Nei giorni scorsi l’attenzione mediatica si è molto concentrata sull’emendamento Costa. Si tratta di un atto parlamentare che deriva dalla direttiva 2016/343 del Parlamento europeo. Enrico Costa è figlio di Raffaele Costa, ultimo segretario del Partito Liberale Italiano. Attualmente è un deputato approdato ad Azione, proveniente da Forza Italia. Prima di Natale hanno votato a favore dell’emendamento i parlamentari della maggioranza e quelli appartenenti al vecchio terzo polo. Hanno votato contro Pd, 5 Stelle, Verdi e Sinistra Italiana. Ora la legge è al Senato. Le polemiche nascono dallo spauracchio della deriva autoritaria sottesa alla norma e da un fantomatico “bavaglio” che questa comporterebbe per la stampa.

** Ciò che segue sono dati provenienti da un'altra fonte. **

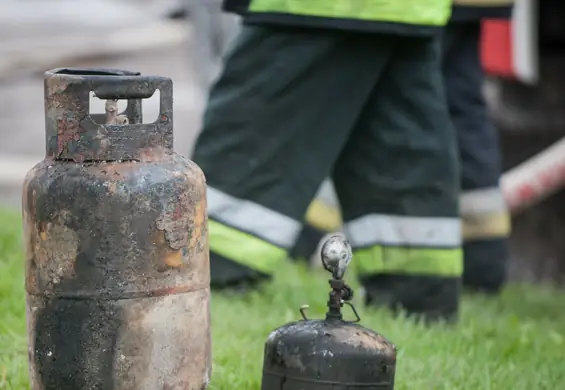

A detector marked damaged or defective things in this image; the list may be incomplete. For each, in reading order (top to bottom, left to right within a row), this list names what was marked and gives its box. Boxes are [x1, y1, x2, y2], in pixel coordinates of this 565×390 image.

burnt propane tank [21, 68, 212, 388]
charred paint [21, 68, 212, 388]
rust stain on cylinder [23, 68, 210, 390]
rusty gas bottle [22, 68, 212, 390]
burnt propane tank [262, 235, 396, 390]
rusty gas bottle [262, 235, 396, 390]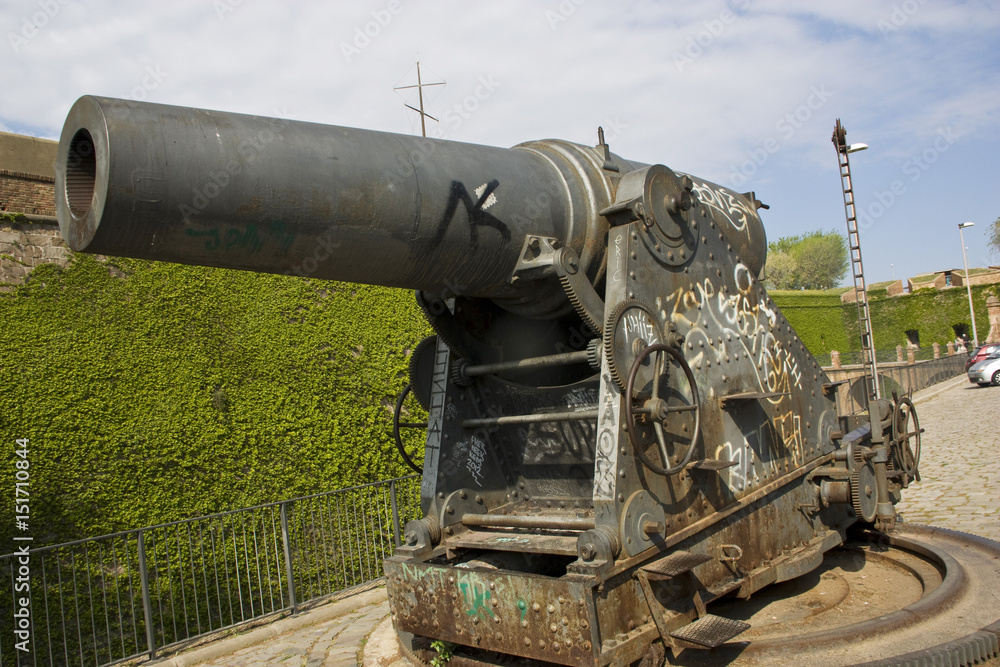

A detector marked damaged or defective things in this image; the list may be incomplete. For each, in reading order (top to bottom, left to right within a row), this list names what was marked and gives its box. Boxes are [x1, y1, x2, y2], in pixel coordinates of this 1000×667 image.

rusted metal [56, 96, 928, 664]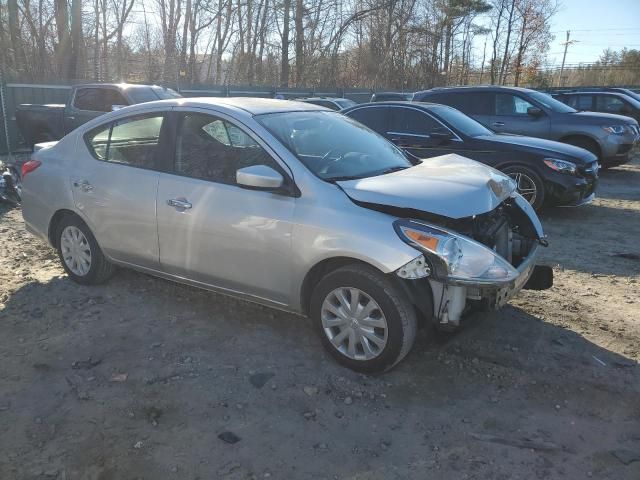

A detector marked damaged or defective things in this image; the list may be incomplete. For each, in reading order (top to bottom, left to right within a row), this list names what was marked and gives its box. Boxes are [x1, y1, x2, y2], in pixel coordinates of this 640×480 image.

damaged silver car [20, 99, 552, 374]
crumpled hood [340, 154, 516, 219]
broken headlight [396, 220, 520, 286]
crushed front end [396, 194, 552, 330]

L’emendamento Costa infatti vieta la pubblicazione del testo delle ordinanze di custodia cautelare e delle intercettazioni fino all’udienza preliminare. Il provvedimento restaura la situazione esistente fino al 2017, quando era proibito propagandare certi contenuti. Senza arrivare all’invito a comparire recapitato pubblicamente a Silvio Berlusconi mentre nel 1994 presiedeva a Napoli la conferenza internazionale sulla criminalità organizzata, basta pensare al giudice Ingroia, che ha rivelato, dopo la loro distruzione, il contenuto di alcune intercettazioni del presidente Giorgio Napolitano. Intercettazioni abusive da lui stesso ordinate.  Mi viene da dire “Maramaldo tu uccidi un uomo morto”. Solo questi due fatti ci bastano per capire il vulnus legale sanato, con l’emanazione di questo atto, rispetto alla presunzione di innocenza. Le misure cautelari non sono sentenze ma strumenti giudiziari per evitare la fuga, l’inquinamento delle prove e la reiterazione dei reati. Le misure cautelari, dopo la loro attuazione, sono soggette a revisione da parte del Tribunale del riesame, che le potrebbe addirittura annullare. Succede. Fate pure fact-checking se credete, ma la metà degli arrestati viene poi assolta. Senza contare che Il Web non dimentica. Gli atti rimbalzano nella rete in eterno. Il danno di atti irrilevanti processualmente ma pubblicati resterà anche dopo l’assoluzione piena.



La norma non prevede bavaglio, come dice l’opposizione, perché i giornalisti potranno pubblicare comunque le notizie senza limitazione e potranno illustrare nei particolari il contenuto delle ordinanze. Non potranno pubblicare integralmente il testo delle ordinanze. Sarà più difficile gettare il fango nel ventilatore mediatico. Di sicuro verranno limitati rapporti poco corretti tra pm e giornalisti. Non ci sarà danno per gli indagati. Infatti la pubblicazione integrale dell’ordinanza con intercettazioni allegate, prima della condanna, anzi prima della fine delle indagini preliminari, con il comportamento della stampa nostrana non è mai stato di giovamento a nessuno. Grazie a Costa magari, si tornerà a credere che le sentenze le facciano i giudici nei tribunali piuttosto che i pubblici ministeri e i giornalisti sui media.



Chi fa informazione dovrebbe avere ben chiara la differenza tra notizia e propaganda, tra giornalismo e militanza politica in salsa grillina. Il tanto peggio tanto meglio insito nel principio dell’uno vale uno alla fine porta alla partigianeria del più bieco populismo. Diritto di cronaca non significa radere al suolo le vite degli indagati per punirli, secondo il nostro metro, prima del processo.

Per concludere possiamo solo dire che la presunzione di innocenza è un cardine del nostro diritto millenario. E una cosa che i nostri antenati hanno insegnato al mondo. Difenderlo dagli attacchi dei manettari per convenienza elettoral-populista dovrebbe essere una cifra della nostra civiltà. Questo Governo dovrebbe coltivare l’intesa su questo argomento con Italia viva e Azione. Analogamente dovrebbe seguire il ministro Carlo Nordio, sulla cui imparzialità e assoluta fedeltà al diritto non è possibile dubitare, per riformare la nostra sofferente giustizia.